● Stored data
....
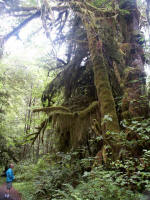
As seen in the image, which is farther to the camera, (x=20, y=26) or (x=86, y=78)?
(x=86, y=78)

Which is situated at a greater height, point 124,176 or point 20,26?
point 20,26

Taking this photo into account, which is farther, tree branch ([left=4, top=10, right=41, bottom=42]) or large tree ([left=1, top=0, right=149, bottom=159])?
tree branch ([left=4, top=10, right=41, bottom=42])

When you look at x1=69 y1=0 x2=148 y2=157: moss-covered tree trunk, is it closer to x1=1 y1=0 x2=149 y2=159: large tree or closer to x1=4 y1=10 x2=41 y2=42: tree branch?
x1=1 y1=0 x2=149 y2=159: large tree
....
● What is asked
Reproduce the lines from the one containing "Taking this photo" through the end of the material, substituting "more distant" for "farther" and leaving everything else unchanged.

● The reply
Taking this photo into account, which is more distant, tree branch ([left=4, top=10, right=41, bottom=42]) or large tree ([left=1, top=0, right=149, bottom=159])?
tree branch ([left=4, top=10, right=41, bottom=42])

When you look at x1=69 y1=0 x2=148 y2=157: moss-covered tree trunk, is it closer to x1=1 y1=0 x2=149 y2=159: large tree or closer to x1=4 y1=10 x2=41 y2=42: tree branch?
x1=1 y1=0 x2=149 y2=159: large tree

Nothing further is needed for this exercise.